An individual handler is set by calling the getHandlers method on the ARP instance. This returns an encapsulation of all the handlers being used. A specific handler is set by calling the appropriate set...Handler method on that object, e.g. setStatementHandler.

All the handlers can be copied from one ARP instance to another by using the setHandlersWith method:

 ARP from, to;
 // initialize from and to
 // ...

 to.setHandlersWith(from.getHandlers());

The error handler reports both XML and RDF errors, the former detected by Xerces. See ARPHandlers.setErrorHandler for details of how to distinguish between them.

Configuring ARP

ARP can be configured to treat most error conditions as warnings or to be ignored, and to treat some non-error conditions as warnings or errors.

In addition, the behaviour in response to input that does not have an <rdf:RDF> root element is configurable: either to treat the whole file as RDF anyway, or to scan the file looking for embedded <rdf:RDF> elements.

As with the handlers, there is an options object that encapsulates these settings. It can be accessed using getOptions, and then individual settings can be made using the methods in ARPOptions.

It is also possible to copy all the option settings from one ARP instance to another:

 ARP from, to;
 // initialize from and to ...

 to.setOptionsWith(from.getOptions());

The I/O how-to gives some more detail about the options settings, although it assumes the use of the Jena RDFReader interface.

Interrupting ARP

It is possible to interrupt an ARP thread.

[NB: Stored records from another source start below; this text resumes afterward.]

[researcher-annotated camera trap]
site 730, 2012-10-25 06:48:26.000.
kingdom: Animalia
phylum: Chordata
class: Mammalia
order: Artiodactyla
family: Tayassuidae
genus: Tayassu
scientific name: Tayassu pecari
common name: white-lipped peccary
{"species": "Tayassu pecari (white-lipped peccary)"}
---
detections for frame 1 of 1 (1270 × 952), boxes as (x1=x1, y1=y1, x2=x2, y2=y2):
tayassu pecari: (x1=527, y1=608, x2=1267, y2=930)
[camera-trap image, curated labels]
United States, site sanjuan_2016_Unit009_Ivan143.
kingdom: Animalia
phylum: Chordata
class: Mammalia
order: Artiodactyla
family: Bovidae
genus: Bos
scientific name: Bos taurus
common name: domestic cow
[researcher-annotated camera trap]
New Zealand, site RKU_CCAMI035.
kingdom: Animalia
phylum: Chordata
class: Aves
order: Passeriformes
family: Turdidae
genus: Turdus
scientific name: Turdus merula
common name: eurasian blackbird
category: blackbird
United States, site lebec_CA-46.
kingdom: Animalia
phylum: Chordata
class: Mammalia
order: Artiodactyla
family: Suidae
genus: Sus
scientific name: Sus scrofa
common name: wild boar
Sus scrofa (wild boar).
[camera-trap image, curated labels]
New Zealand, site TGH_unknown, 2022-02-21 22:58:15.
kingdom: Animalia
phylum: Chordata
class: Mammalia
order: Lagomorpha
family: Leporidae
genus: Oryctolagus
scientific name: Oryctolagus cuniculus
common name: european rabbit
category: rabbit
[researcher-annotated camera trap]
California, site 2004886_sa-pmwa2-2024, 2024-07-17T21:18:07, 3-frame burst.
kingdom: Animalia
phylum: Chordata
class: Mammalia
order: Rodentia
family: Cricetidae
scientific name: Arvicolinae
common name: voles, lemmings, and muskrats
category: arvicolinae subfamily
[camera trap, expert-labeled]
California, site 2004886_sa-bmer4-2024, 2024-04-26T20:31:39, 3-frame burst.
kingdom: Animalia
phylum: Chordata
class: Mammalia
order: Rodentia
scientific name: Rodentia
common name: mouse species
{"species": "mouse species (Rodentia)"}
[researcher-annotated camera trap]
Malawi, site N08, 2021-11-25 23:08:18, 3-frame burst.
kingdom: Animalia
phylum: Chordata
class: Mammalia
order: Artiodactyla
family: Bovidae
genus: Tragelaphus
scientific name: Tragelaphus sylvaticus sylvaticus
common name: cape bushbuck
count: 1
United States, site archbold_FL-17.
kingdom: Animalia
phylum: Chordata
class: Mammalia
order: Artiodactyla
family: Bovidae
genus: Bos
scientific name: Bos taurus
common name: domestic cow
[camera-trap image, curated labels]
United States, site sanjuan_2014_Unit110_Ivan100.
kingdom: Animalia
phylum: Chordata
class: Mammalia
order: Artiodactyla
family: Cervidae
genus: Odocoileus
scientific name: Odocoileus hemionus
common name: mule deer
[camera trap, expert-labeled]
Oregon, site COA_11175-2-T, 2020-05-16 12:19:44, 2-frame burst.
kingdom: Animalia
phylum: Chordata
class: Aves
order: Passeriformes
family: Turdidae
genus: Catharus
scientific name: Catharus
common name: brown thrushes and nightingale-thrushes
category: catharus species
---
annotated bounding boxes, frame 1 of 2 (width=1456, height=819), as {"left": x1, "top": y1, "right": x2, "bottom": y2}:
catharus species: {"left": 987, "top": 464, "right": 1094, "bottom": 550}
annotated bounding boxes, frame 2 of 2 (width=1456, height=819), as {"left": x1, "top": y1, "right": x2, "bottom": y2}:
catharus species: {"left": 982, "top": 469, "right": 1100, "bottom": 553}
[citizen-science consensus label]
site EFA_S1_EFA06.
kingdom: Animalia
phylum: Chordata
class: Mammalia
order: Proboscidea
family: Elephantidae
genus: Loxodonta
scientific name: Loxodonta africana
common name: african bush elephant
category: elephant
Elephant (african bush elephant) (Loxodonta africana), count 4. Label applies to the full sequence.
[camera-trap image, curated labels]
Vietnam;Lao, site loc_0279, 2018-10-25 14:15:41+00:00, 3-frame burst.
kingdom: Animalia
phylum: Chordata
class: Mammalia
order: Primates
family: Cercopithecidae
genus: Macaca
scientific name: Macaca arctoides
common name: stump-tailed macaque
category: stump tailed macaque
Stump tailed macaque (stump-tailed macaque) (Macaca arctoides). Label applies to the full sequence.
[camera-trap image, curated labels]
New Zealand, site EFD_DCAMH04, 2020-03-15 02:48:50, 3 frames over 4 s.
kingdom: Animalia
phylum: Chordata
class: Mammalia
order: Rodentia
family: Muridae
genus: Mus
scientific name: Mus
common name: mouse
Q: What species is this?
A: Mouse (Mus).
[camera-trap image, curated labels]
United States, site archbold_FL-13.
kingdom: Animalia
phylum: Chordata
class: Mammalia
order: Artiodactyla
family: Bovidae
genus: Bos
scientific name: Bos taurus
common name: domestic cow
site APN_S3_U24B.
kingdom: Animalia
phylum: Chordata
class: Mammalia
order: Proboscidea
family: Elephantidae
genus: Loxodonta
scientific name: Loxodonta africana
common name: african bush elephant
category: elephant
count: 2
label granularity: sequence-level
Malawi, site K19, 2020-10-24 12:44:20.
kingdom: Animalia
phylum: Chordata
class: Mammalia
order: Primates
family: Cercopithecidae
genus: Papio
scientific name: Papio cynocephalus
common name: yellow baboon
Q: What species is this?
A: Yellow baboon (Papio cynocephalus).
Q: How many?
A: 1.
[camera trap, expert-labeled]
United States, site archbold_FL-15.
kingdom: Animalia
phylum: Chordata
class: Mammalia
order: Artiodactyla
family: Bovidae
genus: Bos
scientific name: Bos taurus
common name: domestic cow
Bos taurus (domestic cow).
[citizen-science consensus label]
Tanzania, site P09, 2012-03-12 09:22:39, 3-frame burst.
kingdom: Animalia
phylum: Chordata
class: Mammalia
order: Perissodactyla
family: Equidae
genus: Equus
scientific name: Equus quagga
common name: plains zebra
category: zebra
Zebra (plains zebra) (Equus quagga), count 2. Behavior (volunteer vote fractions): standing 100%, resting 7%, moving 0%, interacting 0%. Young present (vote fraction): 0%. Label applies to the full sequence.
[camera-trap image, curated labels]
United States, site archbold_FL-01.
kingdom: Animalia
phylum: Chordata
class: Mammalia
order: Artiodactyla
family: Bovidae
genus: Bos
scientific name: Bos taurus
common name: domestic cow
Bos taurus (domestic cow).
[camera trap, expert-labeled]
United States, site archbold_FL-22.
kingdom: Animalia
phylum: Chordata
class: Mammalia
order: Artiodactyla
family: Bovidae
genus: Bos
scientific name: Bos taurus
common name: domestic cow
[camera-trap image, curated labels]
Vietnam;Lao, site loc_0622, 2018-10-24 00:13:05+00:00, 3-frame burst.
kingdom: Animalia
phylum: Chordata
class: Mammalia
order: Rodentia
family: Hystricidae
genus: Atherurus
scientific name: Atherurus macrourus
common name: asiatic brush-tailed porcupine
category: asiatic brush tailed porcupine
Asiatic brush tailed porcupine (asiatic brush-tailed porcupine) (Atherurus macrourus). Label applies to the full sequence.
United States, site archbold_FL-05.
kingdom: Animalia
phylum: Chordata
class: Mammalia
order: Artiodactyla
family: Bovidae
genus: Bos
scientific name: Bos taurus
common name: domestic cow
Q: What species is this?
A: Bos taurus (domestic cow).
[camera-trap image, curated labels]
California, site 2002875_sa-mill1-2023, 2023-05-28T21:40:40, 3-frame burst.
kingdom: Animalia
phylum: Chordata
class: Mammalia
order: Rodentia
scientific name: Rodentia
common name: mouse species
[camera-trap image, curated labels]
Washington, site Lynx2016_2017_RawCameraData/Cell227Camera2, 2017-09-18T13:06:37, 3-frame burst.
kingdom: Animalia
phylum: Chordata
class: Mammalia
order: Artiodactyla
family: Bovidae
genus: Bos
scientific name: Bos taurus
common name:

See the I/O how-to for details.

Using Other SAX Sources

It is possible to use ARP with other SAX input sources, e.g. from a non-Xerces parser, or from an in-memory XML source, such as a DOM tree.

Instead of an ARP instance, you create an instance of SAX2RDF using the newInstance method. This can be configured just like an ARP instance, following the initialization section of the sample code.

This is used like a SAX2Model instance as described elsewhere.

Memory usage

For very large files, ARP does not use any additional memory except when either the ExtendedHandler.discardNodesWithNodeID returns false or when the AResource.setUserData method has been used. In these cases ARP needs to remember the rdf:nodeID usage through the file life time.